[Exercise objective] Print all of the rows below character for character, leaving out the pictures.

[Supplied entries]
Start

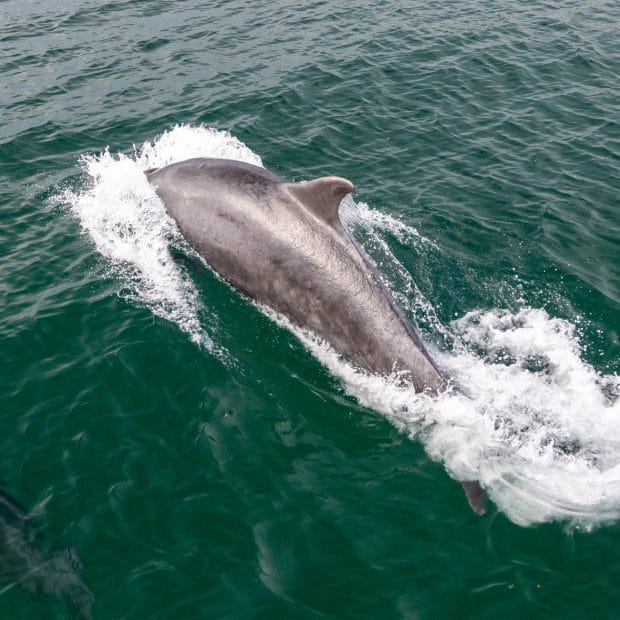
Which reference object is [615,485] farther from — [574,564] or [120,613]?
[120,613]

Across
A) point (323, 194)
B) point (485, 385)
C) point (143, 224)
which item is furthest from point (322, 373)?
point (143, 224)

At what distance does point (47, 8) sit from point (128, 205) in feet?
81.6

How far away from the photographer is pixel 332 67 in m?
26.0

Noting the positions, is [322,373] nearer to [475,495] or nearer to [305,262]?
[305,262]

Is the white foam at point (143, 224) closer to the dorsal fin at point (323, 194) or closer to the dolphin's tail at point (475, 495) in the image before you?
the dorsal fin at point (323, 194)

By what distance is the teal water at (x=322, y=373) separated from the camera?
8852 millimetres

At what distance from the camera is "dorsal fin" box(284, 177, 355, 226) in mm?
11617

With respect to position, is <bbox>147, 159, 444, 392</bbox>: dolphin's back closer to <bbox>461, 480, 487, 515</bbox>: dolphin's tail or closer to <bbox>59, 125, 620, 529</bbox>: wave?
<bbox>59, 125, 620, 529</bbox>: wave

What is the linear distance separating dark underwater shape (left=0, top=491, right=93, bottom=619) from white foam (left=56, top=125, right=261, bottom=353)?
4624mm

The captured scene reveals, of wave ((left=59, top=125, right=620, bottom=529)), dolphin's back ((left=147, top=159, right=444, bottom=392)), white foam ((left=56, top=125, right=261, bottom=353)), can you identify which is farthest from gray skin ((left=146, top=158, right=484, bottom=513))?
white foam ((left=56, top=125, right=261, bottom=353))

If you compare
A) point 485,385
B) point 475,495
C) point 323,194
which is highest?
point 323,194

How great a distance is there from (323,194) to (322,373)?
341cm

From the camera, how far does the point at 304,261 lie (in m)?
12.2

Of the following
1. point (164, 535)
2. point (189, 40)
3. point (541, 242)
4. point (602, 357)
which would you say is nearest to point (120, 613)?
point (164, 535)
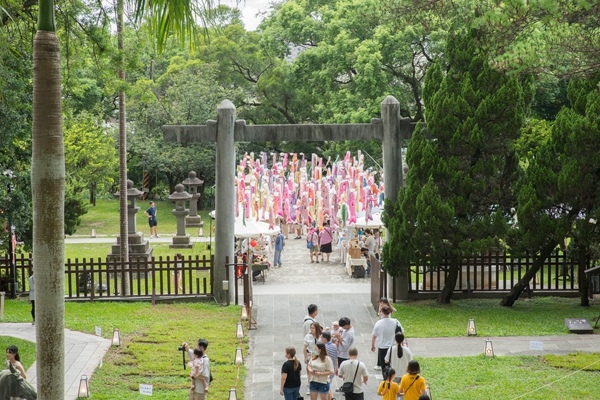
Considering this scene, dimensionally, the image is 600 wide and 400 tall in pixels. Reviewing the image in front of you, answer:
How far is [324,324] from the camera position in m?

End

[Written solution]
Which reference object is [615,485] farther from — [574,564] or [120,613]?
[120,613]

Across
A) point (323, 194)
B) point (485, 385)
C) point (143, 224)
which item is furthest from point (322, 373)?
point (143, 224)

At what distance does point (47, 8) sit from point (128, 205) in feet?
81.6

How far away from the photographer is pixel 332 67 in m?
26.0

Noting the positions, is [322,373] nearer to [475,495] or nearer to [305,262]?
[305,262]

Is the white foam at point (143, 224) closer to the dorsal fin at point (323, 194) or closer to the dolphin's tail at point (475, 495) in the image before you?
the dorsal fin at point (323, 194)

By what distance is the teal water at (x=322, y=373) separated from the camera?
8852 millimetres

At what distance from the camera is "dorsal fin" box(284, 177, 355, 226) in mm?
11617

With respect to position, is <bbox>147, 159, 444, 392</bbox>: dolphin's back closer to <bbox>461, 480, 487, 515</bbox>: dolphin's tail or closer to <bbox>59, 125, 620, 529</bbox>: wave?
<bbox>59, 125, 620, 529</bbox>: wave

What is the linear distance separating dark underwater shape (left=0, top=491, right=93, bottom=619) from white foam (left=56, top=125, right=261, bottom=353)?
4624mm

The captured scene reveals, of wave ((left=59, top=125, right=620, bottom=529)), dolphin's back ((left=147, top=159, right=444, bottom=392)), white foam ((left=56, top=125, right=261, bottom=353)), can you identify which is farthest from gray skin ((left=146, top=158, right=484, bottom=513))?
white foam ((left=56, top=125, right=261, bottom=353))

If you compare
A) point 485,385
B) point 475,495
C) point 323,194
which is highest?
point 323,194

How great a distance is there from (323,194) to (322,373)?
341cm

From the camera, how far does the point at 304,261 lie (in m)?
12.2

Of the following
1. point (164, 535)
2. point (189, 40)
3. point (541, 242)
4. point (602, 357)
which would you say is nearest to point (120, 613)?
point (164, 535)
Considering this scene, dimensionally, the image is 600 wide and 400 tall in pixels. Reviewing the image in front of you, answer:
How far is [324,324] from the camera position in m?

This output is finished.